II. Nouveautés fiscales et sociales relatives au nouveau statut
La loi de finance 2022 n°2021-1900 du 30 décembre 2021 prévoit également des nouveautés quant au régime de l’entrepreneur individuel.Fiscalement, ils pourront opter pour l'assimilation à une EURL (option irrévocable), valant option à l’IS (révocable jusqu’au 5ème exercice).
Lorsque l’option pour l’IS sera exercée, l’entreprise sera redevable de l’IS à raison de son bénéfice imposable déterminé selon les règles applicables à l’IS. Les sommes que l’entrepreneur s’attribue en rémunération de son activité seront fiscalement traitées comme des rémunérations allouées à l’associé d’une EURL ayant opté pour l'IS (elles seront donc déductibles du résultat et soumises à l’impôt sur le revenu selon les règles prévues en matière de traitements et salaires).
Les prélèvements effectués par l’entrepreneur, autres que ses rémunérations, seront assimilés à des dividendes et ne seront pas admis en déduction pour la détermination du résultat.

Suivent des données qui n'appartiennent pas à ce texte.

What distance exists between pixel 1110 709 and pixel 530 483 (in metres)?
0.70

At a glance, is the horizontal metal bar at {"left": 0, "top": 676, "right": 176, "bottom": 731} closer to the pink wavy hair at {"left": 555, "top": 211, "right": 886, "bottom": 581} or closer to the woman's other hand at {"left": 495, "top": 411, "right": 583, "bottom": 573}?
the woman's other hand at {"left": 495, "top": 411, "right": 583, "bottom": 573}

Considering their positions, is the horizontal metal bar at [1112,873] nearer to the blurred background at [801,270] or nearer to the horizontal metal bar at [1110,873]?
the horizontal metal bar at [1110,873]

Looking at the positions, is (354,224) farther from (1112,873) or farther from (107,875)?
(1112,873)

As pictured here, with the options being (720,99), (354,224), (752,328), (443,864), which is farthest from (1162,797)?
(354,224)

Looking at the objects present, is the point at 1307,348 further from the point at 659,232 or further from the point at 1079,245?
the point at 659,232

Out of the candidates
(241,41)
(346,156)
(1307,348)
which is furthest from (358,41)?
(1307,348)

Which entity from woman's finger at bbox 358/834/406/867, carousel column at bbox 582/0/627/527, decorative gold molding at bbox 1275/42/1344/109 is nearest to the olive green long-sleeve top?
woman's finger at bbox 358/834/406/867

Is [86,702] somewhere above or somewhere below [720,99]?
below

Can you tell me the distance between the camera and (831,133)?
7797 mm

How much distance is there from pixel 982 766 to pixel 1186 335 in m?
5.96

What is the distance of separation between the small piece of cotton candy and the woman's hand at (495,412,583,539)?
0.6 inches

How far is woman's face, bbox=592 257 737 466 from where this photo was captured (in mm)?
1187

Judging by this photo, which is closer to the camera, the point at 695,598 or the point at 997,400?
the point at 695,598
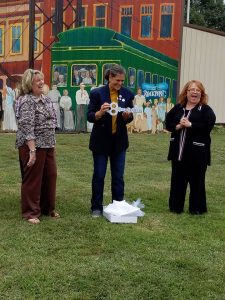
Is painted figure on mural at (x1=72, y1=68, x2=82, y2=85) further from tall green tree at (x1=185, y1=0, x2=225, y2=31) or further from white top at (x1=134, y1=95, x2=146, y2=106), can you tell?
tall green tree at (x1=185, y1=0, x2=225, y2=31)

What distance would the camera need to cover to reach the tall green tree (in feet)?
131

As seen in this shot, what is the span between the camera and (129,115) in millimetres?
5840

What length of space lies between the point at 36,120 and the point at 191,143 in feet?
6.34

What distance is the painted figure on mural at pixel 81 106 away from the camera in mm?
17500

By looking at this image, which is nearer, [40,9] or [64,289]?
[64,289]

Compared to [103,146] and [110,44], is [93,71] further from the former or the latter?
[103,146]

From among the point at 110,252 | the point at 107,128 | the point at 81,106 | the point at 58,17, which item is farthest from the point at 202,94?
the point at 58,17

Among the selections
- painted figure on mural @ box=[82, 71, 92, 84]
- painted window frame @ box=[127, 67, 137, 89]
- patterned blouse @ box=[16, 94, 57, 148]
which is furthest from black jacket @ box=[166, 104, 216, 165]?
painted window frame @ box=[127, 67, 137, 89]

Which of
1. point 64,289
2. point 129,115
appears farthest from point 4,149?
point 64,289

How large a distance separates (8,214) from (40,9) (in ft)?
42.6

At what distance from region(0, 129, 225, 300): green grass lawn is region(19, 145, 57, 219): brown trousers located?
19cm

Le régime des cotisations sociales de l’entrepreneur sera identique à celui de l’EIRL ayant opté pour son assimilation à une EURL ou à une EARL. Seront ainsi assujetties aux cotisations sociales des non-salariés les rémunérations nettes de l’entrepreneur, c'est-à-dire après déduction des cotisations sociales personnelles obligatoires et des frais réels admis par l'administration fiscale et majorées des primes et cotisations facultatives.
Comme dans le régime actuel, seront assujettis aux cotisations sociales les entrepreneurs individuels ayant opté pour l'IS, pour la fraction des revenus distribués (CGI art. 108 à 115) excédant 10 % du bénéfice net.

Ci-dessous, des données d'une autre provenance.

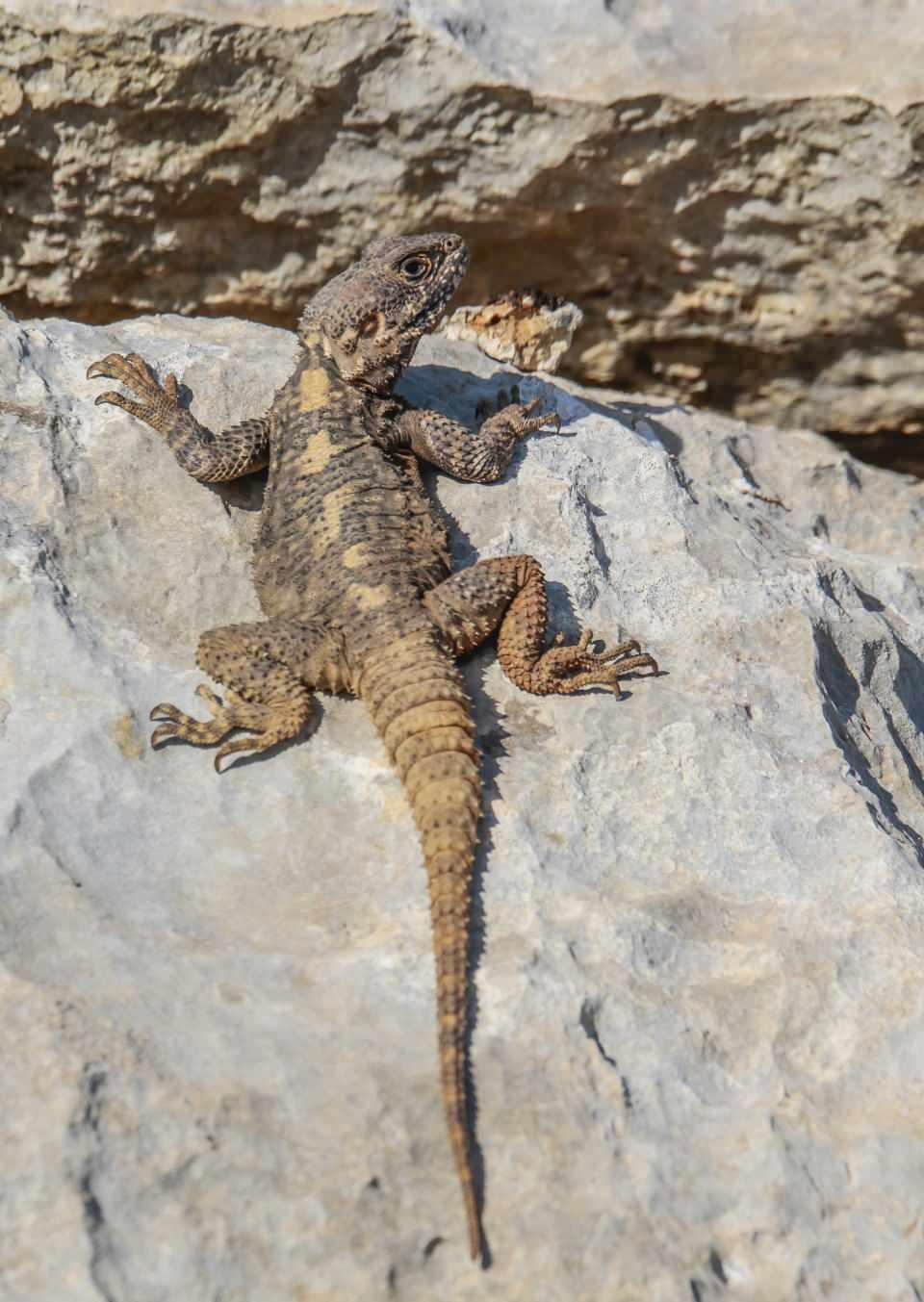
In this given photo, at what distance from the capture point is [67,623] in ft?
16.3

En raison de l'assimilation de l'entreprise à une EURL ou à une EARL, sa liquidation emportera les mêmes conséquences fiscales que la cessation d'entreprise et l'annulation des droits sociaux d'une EURL ou d'une EARL, à savoir :
- L’imposition des résultats non encore imposés à la date de cette cessation, y compris les éventuelles plus-values latentes, à l'impôt sur les sociétés ou à l'impôt sur le revenu (selon le régime fiscal de l'entreprise) ;
- L’imposition entre les mains de l'entrepreneur individuel du « boni de liquidation », dans la catégorie des revenus de capitaux mobiliers.